Un roman de fantasy antique qui m'avait plu dans sa gestion de l'anachronisme pour mélanger plusieurs périodes de l'Antiquité était Oath of Empire de Thomas Harlan : des Romains d'un monde uchronique (on est au VIIe siècle mais l'Empire n'est pas tombé) ressuscitent par magie un César zombie, une Cléopatre zombie et un Alexandre zombie pour lutter contre les Perses et contre Mahomet et le chaos magique commence à se répandre dans tout l'Empire. C'est en fait un monde plus fait pour le wargame que pour le jeu de rôle.

Imaginos a dit…

> Le descriptif dans un Casus Belli, je crois, était "Votre équipe a un druide celtique, un légionnaire romain et une prêtresse d'Isis, c'est n'importe quoi".

J'ai la flemme de vérifier, mais ça me rappellerait plutôt (sans être la citation exacte) le panorama des JdR dans Chroniques d'Outre-Monde n° 6.

Phersv a dit…

Bonne mémoire, oui, cela doit être ça. MM&M avait l'idée que les personnages se réincarnaient, peut-être comme dans Rêve de Dragon.
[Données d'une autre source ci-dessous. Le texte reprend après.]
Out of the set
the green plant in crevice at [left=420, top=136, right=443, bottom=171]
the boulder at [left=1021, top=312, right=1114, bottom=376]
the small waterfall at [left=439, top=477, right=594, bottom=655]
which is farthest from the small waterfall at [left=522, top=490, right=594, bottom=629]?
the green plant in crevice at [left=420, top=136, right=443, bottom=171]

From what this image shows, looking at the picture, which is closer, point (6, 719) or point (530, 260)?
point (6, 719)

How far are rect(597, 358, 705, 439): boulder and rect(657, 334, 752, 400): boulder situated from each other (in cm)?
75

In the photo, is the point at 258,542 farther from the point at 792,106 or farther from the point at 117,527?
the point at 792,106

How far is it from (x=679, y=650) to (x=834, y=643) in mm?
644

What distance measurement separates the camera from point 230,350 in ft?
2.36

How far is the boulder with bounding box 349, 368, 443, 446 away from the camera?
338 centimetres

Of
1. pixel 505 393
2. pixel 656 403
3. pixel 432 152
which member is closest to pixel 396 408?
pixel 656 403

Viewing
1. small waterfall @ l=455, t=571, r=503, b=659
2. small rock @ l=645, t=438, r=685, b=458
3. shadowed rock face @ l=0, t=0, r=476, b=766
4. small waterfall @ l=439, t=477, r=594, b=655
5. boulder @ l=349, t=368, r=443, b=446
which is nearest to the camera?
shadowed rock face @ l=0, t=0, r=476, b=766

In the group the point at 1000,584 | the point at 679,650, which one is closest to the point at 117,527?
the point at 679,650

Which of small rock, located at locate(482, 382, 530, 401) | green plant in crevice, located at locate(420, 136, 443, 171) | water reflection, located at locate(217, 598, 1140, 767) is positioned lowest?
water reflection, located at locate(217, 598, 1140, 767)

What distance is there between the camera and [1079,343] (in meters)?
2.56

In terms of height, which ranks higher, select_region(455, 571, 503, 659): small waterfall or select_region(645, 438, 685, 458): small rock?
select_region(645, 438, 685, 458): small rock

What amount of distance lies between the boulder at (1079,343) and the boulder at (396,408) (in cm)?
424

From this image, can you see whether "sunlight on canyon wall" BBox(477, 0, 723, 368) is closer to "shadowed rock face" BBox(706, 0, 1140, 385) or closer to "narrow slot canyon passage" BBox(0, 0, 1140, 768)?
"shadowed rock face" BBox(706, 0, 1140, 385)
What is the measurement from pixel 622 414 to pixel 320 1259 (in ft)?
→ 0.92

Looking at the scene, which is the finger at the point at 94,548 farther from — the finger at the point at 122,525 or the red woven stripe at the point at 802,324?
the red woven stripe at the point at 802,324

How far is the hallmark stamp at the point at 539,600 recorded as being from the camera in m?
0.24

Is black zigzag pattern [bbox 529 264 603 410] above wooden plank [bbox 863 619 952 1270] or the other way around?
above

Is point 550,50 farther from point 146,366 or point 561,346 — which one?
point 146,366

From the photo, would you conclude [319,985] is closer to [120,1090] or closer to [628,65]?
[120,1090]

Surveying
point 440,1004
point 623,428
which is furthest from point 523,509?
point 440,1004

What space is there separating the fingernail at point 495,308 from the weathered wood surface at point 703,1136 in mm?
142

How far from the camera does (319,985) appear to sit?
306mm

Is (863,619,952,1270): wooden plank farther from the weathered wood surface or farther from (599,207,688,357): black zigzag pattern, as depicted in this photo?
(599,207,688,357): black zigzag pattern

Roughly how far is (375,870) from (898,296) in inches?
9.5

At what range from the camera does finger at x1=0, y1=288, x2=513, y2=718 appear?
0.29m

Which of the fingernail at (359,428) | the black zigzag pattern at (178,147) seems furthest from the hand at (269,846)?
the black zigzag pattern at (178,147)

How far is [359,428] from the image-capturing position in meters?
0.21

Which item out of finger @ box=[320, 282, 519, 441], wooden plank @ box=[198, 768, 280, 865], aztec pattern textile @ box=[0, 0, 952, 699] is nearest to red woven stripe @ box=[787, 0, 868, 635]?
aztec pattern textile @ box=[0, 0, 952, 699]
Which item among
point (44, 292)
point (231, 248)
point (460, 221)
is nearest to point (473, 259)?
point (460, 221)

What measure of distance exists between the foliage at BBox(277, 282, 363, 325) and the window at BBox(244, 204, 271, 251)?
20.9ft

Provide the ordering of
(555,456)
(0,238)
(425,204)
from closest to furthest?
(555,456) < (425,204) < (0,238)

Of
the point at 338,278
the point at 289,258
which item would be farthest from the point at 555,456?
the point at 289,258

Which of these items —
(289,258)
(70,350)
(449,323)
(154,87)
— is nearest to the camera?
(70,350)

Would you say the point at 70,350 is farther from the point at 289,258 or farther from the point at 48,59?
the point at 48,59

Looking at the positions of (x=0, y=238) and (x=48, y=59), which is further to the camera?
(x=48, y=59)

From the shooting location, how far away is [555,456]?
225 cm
L'auteur, Herbie Brennan, a aussi écrit des LDVELH et de très nombreux bouquins New Age mystico-sectaires comme "Comment se souvenir de vos Vies passées".

Imaginos a dit…

Ça m'apprendra à me fier à des souvenirs embrumés sans aller vérifier (surtout que j'avais eu un doute hier soir après avoir posté) : c'est toi qui avais raison du départ, c'est dans le banc d'essai de CB 24 (p 45) :

Atmosphère : retour à l'antiquité, mais un peu fouillis (ex : un gladiateur romain accompagné d'un druide celtique et d'un sorcier vaudou africain).

N'empêche que j'ai un souvenir confus d'une allusion quelque part à une prêtresse d'Isis, comme dans ton explication. :-\
Et ça ne vient ni de CB 24, ni de COM 6, ni de J&S 18, qui sont les trois seules présentations francophones du jeu qui me reviennent à l'esprit (à moins qu'il n'y ait eu un banc d'essai dans Runes, mais ça ne me dit rien).

Desméïl a dit…

Un dernier message tardif (aussi rapide que ma mémoire est défaillante/foudroyante :-) :
j'ai retrouvé dans ma "Collec de guerre", une campagne et extension officielle de la version espagnole de RuneQuest : , ce long scénar paru en dos-carré cartonné, format "Gateway" ou "Mythic Earth", qui se passe en partie en Grèce et notamment à Mycène. Il y est question d'un artifact puissant, le casque d'Agamemnon…
Ce qui est très intriguant — car ne parlant pas l'espagnol— dans cette campagne, c'est cette histoire de porte, ou portail où, semble-t-il, Krascht essairai de "venir" sur notre bonne vieille terre, grâce à une secte secrète dont le symbole est une hache noire à double tranchant (ça ne vous rappele rien, mhmm…? :-).
Maintenant que j'écris, ça me fais furieusement penser au masque de N.
hum, hum !

Desméïl a dit…

ça va te plaire Fred ! :-)

Phersv a dit…

Greg Stafford aussi dans son RQ Viking s'était amusé à mélanger avec Glorantha en y mettant une famille de Wind Children (Nar Sylla).